Chapter 5 Loading and Saving Data

Most of what you need to know about loading and saving data is covered in Computer File Systems and Working Directories. When you want to access a dataset or save information to your computer, you need to go outside of R to get or save a file to a certain location. The ability to use absolute and/or relative paths is paramount.

Beyond locating a file, how to work with data files depends on file types. While there are built-in functions for loading and saving common types of data, there are also extension packages for other file types. Some of the more popular ones are readxl for working with Microsoft Excel files and haven for working with data from other statistical packages such as SAS, Stata, and SPSS. Functions in these packages work similarly to read.csv and write.csv discussed below, with special options particular to the various data file types.

Loading and Saving RData Files

Files with extension .RData hold data and other information already formatted for R, so they are the easiest to open and save, with self-explanatory functions load and save.

Suppose I am working in a directory that includes a sub-directory called data which hold all of my data, including a file dataset1.RData.
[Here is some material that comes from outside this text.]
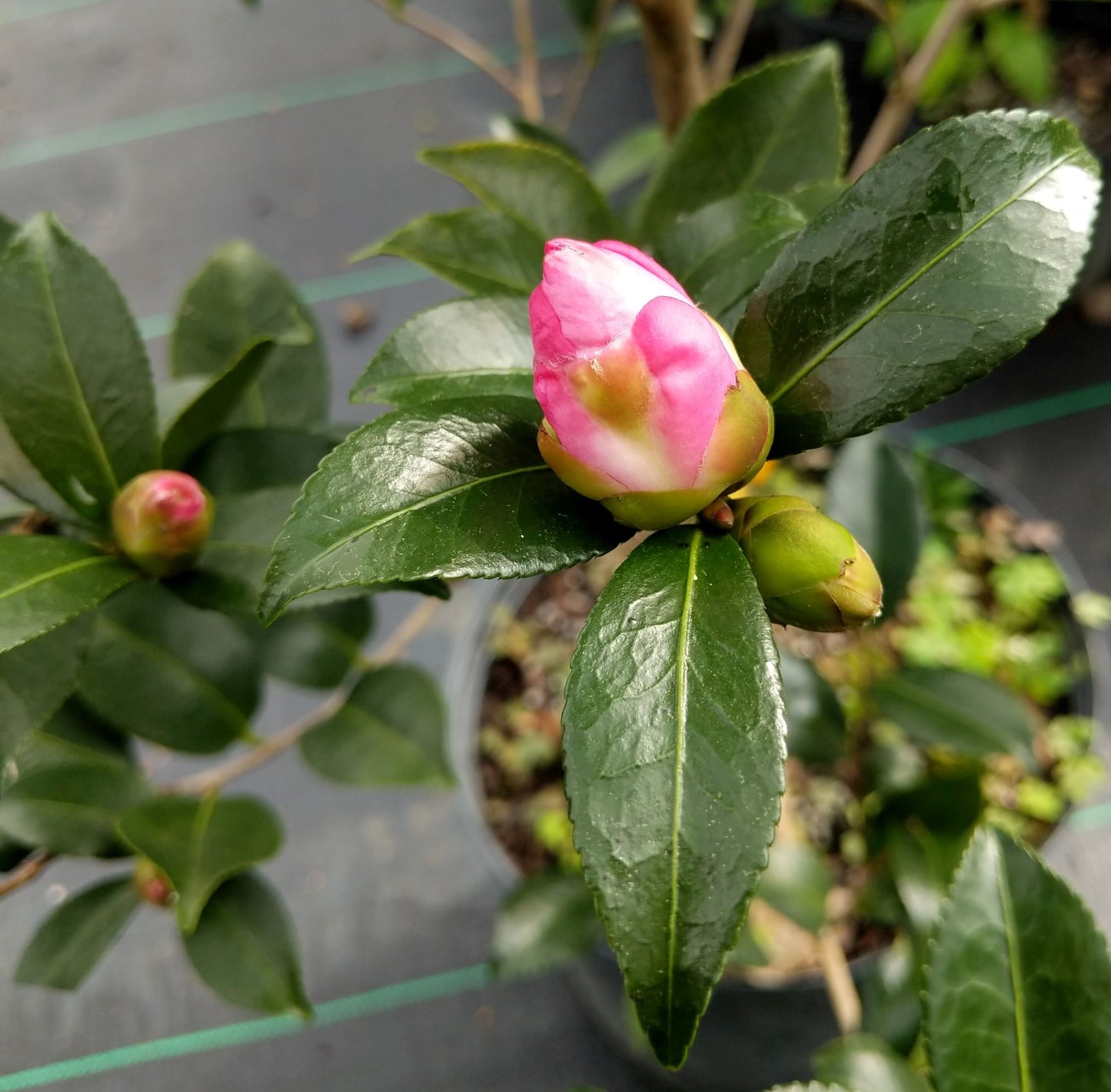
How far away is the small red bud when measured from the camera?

To load the RData file into my R session, I simply type

load('data/dataset1.RData')

See how I am using the relative path from my working directory to the file and I am enclosing that path in quotation marks. The data I load into my R session may not be named dataset1 - this is the name of the file containing the dataset, not the dataset itself. An RData file can hold multiple datasets in it, so the file name and dataset name do not need to match.

If I have results from an analysis that I want to save into an RData file, I use the function save. Say I have a dataset named mydata which I have updated to a new version, mydata2 and I want to save both datasets into an RData file. I would type

save(file='data/clean-data.RData', mydata, mydata2)
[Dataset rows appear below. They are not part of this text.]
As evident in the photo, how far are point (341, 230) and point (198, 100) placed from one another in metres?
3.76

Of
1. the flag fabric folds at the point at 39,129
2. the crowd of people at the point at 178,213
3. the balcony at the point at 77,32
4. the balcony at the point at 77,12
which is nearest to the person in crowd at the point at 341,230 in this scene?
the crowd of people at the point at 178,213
This code tells R to save mydata and mydata2 in a file called clean-data.RData that sits inside the data folder. Now when I re-open R and load clean-data.RData, both mydata and mydata2 will be available.

Loading and Saving csv Files

CSV, or comma separated value, files are one of the most common and universally accepted ways to store and share data. This means there are built-in functions in R to work with them. The main ones are read.csv to read data into R and write.csv to save an R dataset to a csv file.

Let’s say you have the same setup as above with another file, dataset3.csv in the data folder. To read in the data, use

mydata3 = read.csv('data/dataset3.csv', header=TRUE)

This will read the file dataset3.csv and assign it to an R object named mydata3. Since the dataset isn’t already an R dataset, we need to use mydata3 = to assign an R name to the dataset. In addition, the header=TRUE option reads in the first row of the file as the column names rather than a row of data. If the first row of the file was data, then use header=FALSE. There are other options in the read.csv function, but this should cover about 80-90% of cases.

If you’ve done some work on a dataset and want to save it as a csv, say to share it with others, you use write.csv. Unlike the save function, write.csv can only handle one dataset at a time. To save mydata3 in a new csv file, use

write.csv(file='data/dataset3-updated.csv', x=mydata3, row.names=FALSE)

This code will save mydata3 as a new csv file in the data folder named dataset3-updated.csv. The row.names=FALSE option is almost always what you want. If row.names=TRUE, then the first column of the new csv file will be the the row names (or row numbers if the rows aren’t explicitly named, which is most likely). This adds a column to the dataset that didn’t exist before and is probably redundant, since R and other software already uses row numbers for any dataset. If the row names of your dataset are important, they should be saved as a column of the dataset instead of row names.